Tucson Police Department's Hostage Negotiation Unit gave KGUN9 an inside look at their work.
Although members of the unit say negotiations happen every day, the unit has been called out 31 times this year to help someone come out peacefully after barricading themselves.
Sgt. Ericka Stropka says the negotiation begins with patience and a huge part of what makes their team successful is active listening.
"We are listening to what they are going through. We are trying to understand, we are trying to put ourselves in their shoes," she said. "Then as we are doing that we are validating them that you know what you are going through we are not judging it and we are here to help you."
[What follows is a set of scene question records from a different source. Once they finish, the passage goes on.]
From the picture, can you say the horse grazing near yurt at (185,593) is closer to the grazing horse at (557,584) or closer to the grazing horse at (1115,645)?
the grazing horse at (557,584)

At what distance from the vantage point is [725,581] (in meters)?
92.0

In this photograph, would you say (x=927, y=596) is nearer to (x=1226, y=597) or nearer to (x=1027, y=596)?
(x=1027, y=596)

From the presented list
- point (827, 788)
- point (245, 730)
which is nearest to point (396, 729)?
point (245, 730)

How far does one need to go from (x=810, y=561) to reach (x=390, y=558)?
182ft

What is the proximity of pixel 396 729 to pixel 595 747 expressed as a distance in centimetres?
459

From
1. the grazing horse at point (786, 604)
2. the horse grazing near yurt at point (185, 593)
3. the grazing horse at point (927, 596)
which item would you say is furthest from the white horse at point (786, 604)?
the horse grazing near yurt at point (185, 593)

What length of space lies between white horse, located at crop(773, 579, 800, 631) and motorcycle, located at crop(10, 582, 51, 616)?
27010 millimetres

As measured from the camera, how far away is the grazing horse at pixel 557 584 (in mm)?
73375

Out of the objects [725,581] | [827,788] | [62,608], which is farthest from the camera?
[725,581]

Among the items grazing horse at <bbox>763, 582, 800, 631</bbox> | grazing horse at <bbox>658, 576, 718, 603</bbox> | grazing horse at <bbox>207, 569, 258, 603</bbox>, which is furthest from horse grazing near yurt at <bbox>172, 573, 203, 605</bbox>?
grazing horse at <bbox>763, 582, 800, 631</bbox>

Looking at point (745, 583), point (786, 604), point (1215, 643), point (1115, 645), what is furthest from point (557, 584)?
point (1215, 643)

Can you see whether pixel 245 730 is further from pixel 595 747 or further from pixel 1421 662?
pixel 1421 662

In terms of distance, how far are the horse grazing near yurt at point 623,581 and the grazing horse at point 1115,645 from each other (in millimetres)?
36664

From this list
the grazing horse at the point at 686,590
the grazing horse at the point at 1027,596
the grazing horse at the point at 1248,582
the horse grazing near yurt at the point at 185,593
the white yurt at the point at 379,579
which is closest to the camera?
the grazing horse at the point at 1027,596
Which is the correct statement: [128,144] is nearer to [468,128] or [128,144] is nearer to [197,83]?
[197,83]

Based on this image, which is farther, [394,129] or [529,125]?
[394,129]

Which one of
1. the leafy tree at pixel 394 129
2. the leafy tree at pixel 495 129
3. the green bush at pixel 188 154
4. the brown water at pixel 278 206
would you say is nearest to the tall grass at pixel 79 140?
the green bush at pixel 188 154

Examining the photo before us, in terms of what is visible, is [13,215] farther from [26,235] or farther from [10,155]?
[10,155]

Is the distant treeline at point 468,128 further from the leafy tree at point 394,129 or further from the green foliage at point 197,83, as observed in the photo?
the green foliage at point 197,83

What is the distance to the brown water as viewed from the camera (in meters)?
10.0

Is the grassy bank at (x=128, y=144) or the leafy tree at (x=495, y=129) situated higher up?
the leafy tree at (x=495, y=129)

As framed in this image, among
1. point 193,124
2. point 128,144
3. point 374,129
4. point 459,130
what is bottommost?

Over the years she says social media has evolved their negotiation tactics. Last month Facebook Live was used for communication.
"At one point he wanted me to watch him commit suicide on Facebook Live and it was a matter of continuing to connect and build that rapport with him from doing that so the kept him from doing that," said hostage negotiator Ysela Welding.
They say these situations can be anything from suicidal thoughts, a financial or family situation, or job loss.
"There are so many different components of what brings a person down, what brings them into depression," said Welding.
The unit says an average negotiation can last 4-6 hours.
"If one of these incidents happens in your neighborhood and we ask that you don't return it is because we are looking to make sure that everyone surrounding that incident is safe," Sgt. Stropka said.